I hate this people :evil:
 

pcn

New member
Today I was hit too by a sabotage case where a customer send me a Seagate 500G drive in for a second opinion (quote was more than 1400€!). Drive was dropped by the client. First I was happy to see that the drive was opened by the competitor because we see many cases where a analysis fee was taken but no in-depth diagnosis was made. So I checked the drive in our lab and it looked ok: No fingerprints, no dirt, only very small scratch but a recovery should be doable with reasonable price. Heads also looked fine so far.
So I connected the drive to PC3K and it does not spin at all (client wrote it should spin but not be detected). In terminal I then saw this:
ROM_Booterror.png
Argh! So I first tried to read the ROM with PC3K which results in a zero-filled ROM. So I unsoldered the ROM and read it externally and there it is. Serial Number matches patient drive. So our beloved competitor tampered with the ROM code. Ok, I searched and found a ROM-Version that should match, did an import of adaptives and burned that to a donor-pcb. Attached it to the drive and it starts to spin. Sadly it now clicks and keeps bsy all the time. So this will become a trial and error recovery with rather low chances to get the clients data because I know ROM code is not original and I don't know what else they have done (original heads, tampered SA, original adaptives, ...) What the hell have these guys in mind when doing this? :evil:
 

RolandJS

New member
In other places I've been parroting the advice of making a clone or full image of the source HD onto any reliable target HD before doing one of two things: 1) send source HD to a DR company/specialist; or 2) Start DIY DR. If a person has this clone, that does lessen the data loss impact of bad things happening to the original HD, am I correct?
 

Jared

Administrator
Staff member
RolandJS":1756rmvm said:
In other places I've been parroting the advice of making a clone or full image of the source HD onto any reliable target HD before doing one of two things: 1) send source HD to a DR company/specialist; or 2) Start DIY DR. If a person has this clone, that does lessen the data loss impact of bad things happening to the original HD, am I correct?

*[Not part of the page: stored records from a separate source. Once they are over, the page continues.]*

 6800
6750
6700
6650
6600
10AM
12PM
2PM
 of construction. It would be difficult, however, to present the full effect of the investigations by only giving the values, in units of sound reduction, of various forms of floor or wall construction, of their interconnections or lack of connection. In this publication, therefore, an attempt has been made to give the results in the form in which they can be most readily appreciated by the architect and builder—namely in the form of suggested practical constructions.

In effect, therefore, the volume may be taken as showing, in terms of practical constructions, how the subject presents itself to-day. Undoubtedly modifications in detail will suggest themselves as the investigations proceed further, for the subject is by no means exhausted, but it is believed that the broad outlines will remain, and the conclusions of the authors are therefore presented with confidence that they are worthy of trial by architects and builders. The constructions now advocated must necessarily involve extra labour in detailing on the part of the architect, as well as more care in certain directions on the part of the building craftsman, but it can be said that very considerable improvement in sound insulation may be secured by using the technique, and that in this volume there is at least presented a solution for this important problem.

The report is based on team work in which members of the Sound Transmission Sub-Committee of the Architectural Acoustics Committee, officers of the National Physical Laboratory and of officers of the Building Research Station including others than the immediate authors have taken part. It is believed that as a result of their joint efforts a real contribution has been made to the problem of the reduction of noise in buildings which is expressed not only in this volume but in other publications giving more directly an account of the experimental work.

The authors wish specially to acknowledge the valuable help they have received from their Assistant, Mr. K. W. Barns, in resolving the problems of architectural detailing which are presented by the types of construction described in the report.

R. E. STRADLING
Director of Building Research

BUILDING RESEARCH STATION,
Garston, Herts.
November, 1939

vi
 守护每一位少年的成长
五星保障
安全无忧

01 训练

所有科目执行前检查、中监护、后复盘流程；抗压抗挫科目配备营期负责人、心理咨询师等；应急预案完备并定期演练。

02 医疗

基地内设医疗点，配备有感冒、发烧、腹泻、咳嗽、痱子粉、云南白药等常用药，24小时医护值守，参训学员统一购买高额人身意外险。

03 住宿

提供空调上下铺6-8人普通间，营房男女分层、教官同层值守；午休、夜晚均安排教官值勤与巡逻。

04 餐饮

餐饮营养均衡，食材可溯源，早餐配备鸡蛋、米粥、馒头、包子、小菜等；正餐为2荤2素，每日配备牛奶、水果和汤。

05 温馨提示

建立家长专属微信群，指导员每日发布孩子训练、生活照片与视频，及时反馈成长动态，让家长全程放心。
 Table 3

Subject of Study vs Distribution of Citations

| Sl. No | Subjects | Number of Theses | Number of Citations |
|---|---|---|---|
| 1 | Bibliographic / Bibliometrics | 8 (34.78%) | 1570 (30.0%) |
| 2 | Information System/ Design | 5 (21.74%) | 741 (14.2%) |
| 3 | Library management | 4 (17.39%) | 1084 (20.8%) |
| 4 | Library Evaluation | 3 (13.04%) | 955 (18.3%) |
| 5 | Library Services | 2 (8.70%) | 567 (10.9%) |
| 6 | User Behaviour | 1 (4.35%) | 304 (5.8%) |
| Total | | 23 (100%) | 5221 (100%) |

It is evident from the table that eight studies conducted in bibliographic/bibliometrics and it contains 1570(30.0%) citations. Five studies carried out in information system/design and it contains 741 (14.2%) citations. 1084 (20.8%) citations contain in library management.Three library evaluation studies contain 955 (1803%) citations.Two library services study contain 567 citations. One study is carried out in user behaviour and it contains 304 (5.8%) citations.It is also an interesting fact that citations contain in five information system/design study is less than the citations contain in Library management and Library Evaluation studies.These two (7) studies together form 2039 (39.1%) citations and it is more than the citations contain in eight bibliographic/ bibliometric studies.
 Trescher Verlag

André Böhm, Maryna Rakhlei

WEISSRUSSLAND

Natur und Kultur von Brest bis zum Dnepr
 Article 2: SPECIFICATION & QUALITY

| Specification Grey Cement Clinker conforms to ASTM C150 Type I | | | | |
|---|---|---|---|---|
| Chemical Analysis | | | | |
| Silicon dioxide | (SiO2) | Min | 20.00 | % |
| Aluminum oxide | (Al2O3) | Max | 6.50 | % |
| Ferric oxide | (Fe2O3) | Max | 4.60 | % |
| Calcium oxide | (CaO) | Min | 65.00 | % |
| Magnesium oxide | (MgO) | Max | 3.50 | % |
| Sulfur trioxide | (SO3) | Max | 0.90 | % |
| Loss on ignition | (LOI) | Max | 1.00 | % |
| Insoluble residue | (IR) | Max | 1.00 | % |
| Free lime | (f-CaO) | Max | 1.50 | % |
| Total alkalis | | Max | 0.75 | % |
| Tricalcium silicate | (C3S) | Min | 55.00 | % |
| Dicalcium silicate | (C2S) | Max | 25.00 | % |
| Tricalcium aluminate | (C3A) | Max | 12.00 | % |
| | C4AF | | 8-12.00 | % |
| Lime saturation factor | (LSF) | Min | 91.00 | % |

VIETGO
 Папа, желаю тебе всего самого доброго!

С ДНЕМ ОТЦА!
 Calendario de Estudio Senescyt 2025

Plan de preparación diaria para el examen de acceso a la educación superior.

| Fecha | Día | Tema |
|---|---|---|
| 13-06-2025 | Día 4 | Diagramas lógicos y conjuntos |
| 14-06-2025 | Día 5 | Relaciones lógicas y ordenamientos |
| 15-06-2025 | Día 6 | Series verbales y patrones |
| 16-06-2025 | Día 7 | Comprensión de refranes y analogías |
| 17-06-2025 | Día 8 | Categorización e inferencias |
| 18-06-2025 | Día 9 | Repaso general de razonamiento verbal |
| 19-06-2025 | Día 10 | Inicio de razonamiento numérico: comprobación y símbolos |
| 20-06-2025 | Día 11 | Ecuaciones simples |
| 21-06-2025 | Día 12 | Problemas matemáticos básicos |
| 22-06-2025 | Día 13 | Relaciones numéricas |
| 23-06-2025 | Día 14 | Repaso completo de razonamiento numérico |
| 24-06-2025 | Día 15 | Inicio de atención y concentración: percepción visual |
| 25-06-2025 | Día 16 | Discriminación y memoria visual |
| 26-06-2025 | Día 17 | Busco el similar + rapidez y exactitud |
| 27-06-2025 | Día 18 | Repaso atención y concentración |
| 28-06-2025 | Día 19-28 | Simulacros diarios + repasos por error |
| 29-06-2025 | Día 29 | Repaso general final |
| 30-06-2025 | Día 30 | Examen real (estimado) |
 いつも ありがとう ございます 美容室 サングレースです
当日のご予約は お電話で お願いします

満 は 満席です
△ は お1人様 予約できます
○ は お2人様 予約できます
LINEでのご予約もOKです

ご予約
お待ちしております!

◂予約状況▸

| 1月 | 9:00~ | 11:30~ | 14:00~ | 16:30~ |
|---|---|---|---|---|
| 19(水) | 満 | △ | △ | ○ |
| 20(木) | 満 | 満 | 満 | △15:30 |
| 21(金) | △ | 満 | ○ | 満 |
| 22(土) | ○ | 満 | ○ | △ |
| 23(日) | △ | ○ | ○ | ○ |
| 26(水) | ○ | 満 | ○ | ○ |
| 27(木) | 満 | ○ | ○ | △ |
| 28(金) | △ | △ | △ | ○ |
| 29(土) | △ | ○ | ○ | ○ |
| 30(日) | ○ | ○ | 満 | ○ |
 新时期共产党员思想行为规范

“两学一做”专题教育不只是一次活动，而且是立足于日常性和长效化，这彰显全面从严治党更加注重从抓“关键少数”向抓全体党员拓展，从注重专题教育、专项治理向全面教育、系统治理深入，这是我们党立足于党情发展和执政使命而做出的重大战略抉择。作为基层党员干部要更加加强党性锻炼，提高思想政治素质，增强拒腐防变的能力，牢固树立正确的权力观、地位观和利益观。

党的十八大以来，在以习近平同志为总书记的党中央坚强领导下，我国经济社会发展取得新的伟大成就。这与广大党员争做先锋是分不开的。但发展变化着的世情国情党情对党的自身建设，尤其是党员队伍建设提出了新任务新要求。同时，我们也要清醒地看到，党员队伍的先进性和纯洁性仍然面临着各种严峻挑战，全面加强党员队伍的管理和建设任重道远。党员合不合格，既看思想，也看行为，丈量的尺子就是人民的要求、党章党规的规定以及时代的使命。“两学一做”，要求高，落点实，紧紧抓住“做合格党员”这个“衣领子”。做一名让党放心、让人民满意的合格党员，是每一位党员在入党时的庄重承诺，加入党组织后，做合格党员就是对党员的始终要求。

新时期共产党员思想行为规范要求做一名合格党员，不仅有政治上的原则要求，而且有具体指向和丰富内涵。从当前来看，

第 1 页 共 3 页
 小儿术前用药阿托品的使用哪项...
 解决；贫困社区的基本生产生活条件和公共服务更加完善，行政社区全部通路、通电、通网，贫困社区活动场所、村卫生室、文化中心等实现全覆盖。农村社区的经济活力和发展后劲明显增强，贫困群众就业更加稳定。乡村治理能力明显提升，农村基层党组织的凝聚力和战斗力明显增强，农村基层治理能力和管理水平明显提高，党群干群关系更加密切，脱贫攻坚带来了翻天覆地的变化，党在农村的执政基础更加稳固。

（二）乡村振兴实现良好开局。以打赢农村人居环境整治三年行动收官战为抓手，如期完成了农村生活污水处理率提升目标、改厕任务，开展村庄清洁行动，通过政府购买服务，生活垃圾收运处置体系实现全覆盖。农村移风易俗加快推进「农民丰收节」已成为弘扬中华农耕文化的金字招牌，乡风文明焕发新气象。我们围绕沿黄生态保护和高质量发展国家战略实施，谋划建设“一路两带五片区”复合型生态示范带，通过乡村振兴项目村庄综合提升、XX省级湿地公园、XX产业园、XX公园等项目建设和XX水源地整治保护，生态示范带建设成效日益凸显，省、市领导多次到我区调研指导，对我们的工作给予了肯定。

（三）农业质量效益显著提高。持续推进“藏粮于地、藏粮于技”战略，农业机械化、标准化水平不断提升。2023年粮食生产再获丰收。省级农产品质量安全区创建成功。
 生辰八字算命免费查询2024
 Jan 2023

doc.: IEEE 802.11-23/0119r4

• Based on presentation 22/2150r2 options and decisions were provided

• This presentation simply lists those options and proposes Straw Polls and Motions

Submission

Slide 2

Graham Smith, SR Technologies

I agree about cloning first if you're going to DIY. However, if you're willing to pay for professional service it's not worth the extra risk of DIY cloning. Leave it to the pros to do that, as it should be the first thing any professional lab does. You just have to be careful where you send it as there are a lot os shady companies out there that are sub-par at recovering data and prefer to just scam people. I've actually started keeping a list in the Secrets section of this forum to keep track of such companies. Perhaps one day if I retire from this business and am not afraid of lawsuits I'll move it to the public section for all to see who the scammers are.
 

RolandJS

New member
Sub par does not necessarily mean scammer; I've run across businesses that make mistakes and do a poor job, and I've run across businesses that only desire to make money and purposely do a poor job.
 

Mikeethestud

New member
Do not go to data recovery companies as there prices are very high instead of that you can try data recovery software and recovery the data n number of times and you have to pay money only for upgrade
 

Jared

Administrator
Staff member
Mikeethestud":7jbhcbrf said:
Do not go to data recovery companies as there prices are very high instead of that you can try data recovery software and recovery the data n number of times and you have to pay money only for upgrade

This is quite possibly the worst advice ever given on this forum. Granted, there are some situations where good data recovery software may suffice, but there are many many cases where the fault is hardware related and trying to recover data using only software is likely to end in disaster.